_A run of records:_
-- START --

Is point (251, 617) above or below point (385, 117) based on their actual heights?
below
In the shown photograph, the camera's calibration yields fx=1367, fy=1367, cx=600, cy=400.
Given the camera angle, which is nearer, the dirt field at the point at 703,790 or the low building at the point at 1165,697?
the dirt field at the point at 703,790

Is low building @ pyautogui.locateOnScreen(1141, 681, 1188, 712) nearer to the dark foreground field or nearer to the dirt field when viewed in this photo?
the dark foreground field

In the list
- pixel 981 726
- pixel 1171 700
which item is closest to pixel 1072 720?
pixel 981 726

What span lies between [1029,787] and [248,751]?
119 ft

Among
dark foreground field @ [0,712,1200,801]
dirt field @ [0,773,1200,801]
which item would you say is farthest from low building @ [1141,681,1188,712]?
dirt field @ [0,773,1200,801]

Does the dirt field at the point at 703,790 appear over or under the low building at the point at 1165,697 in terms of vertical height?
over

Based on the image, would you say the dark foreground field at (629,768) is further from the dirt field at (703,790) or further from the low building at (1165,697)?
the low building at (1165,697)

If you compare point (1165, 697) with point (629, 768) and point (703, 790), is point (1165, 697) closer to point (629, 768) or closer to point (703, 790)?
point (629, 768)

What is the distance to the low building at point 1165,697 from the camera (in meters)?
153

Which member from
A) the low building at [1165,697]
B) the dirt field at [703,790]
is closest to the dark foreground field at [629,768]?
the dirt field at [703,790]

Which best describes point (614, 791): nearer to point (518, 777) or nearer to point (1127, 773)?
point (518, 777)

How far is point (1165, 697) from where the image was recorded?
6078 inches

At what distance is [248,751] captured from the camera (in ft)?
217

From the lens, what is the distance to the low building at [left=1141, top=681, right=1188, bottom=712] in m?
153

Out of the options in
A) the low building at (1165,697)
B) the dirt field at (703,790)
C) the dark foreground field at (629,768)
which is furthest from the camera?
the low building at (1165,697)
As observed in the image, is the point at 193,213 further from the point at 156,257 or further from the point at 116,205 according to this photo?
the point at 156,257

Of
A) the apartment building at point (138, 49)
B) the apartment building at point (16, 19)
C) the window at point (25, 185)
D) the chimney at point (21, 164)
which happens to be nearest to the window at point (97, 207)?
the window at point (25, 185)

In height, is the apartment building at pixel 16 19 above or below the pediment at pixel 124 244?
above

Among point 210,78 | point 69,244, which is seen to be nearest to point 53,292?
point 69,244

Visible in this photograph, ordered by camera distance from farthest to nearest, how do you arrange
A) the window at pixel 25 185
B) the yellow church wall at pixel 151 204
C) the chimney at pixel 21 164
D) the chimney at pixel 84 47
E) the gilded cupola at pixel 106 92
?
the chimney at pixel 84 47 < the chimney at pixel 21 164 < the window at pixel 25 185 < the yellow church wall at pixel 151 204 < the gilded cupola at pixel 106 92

-- END --

Every entry must be retyped in full, exactly as given.

_The reply:_
Is point (251, 617) above or below point (385, 117) based on their actual heights?
below
In the shown photograph, the camera's calibration yields fx=1367, fy=1367, cx=600, cy=400.
Given the camera angle, which is nearer, the dirt field at the point at 703,790 or the low building at the point at 1165,697?
the dirt field at the point at 703,790

Is low building @ pyautogui.locateOnScreen(1141, 681, 1188, 712) nearer to the dark foreground field or nearer to the dirt field when viewed in this photo?
the dark foreground field

In the list
- pixel 981 726
- pixel 1171 700
which item is closest to pixel 1072 720?
pixel 981 726

What span lies between [1029,787] and [248,751]?
119 ft

Among
dark foreground field @ [0,712,1200,801]
dirt field @ [0,773,1200,801]
which item would you say is farthest from low building @ [1141,681,1188,712]?
dirt field @ [0,773,1200,801]

Does the dirt field at the point at 703,790 appear over or under the low building at the point at 1165,697 in terms of vertical height?
over

Based on the image, would you say the dark foreground field at (629,768) is further from the dirt field at (703,790) or further from the low building at (1165,697)?
the low building at (1165,697)

If you compare point (1165, 697) with point (629, 768) and point (703, 790), is point (1165, 697) closer to point (629, 768) or closer to point (703, 790)?
point (629, 768)

What is the distance to the low building at point 1165,697 from the camera (in meters)?
153

Which member from
A) the low building at [1165,697]
B) the dirt field at [703,790]
is closest to the dark foreground field at [629,768]?
the dirt field at [703,790]

Which best describes point (614, 791): nearer to point (518, 777) or nearer to point (1127, 773)?
point (518, 777)

How far is point (1165, 697) from where the image was recorded?
6078 inches

At what distance is [248,751] captured from the camera (in ft)?
217

From the lens, what is the distance to the low building at [left=1141, top=681, right=1188, bottom=712] in m?
153

Out of the options in
A) the low building at (1165,697)
B) the dirt field at (703,790)
C) the dark foreground field at (629,768)
which is furthest from the camera?
the low building at (1165,697)
As observed in the image, is the point at 193,213 further from the point at 156,257 or further from the point at 116,205 according to this photo?
the point at 156,257

Of
A) the apartment building at point (138, 49)
B) the apartment building at point (16, 19)
C) the window at point (25, 185)
D) the chimney at point (21, 164)
which happens to be nearest to the window at point (97, 207)?
the window at point (25, 185)

In height, is the apartment building at pixel 16 19 above or below the pediment at pixel 124 244?
above

Among point 210,78 | point 69,244, which is seen to be nearest to point 53,292?
point 69,244

Visible in this photograph, ordered by camera distance from farthest to nearest, how do you arrange
A) the window at pixel 25 185
B) the yellow church wall at pixel 151 204
C) the chimney at pixel 21 164
D) the chimney at pixel 84 47
E) the gilded cupola at pixel 106 92
?
the chimney at pixel 84 47 < the chimney at pixel 21 164 < the window at pixel 25 185 < the yellow church wall at pixel 151 204 < the gilded cupola at pixel 106 92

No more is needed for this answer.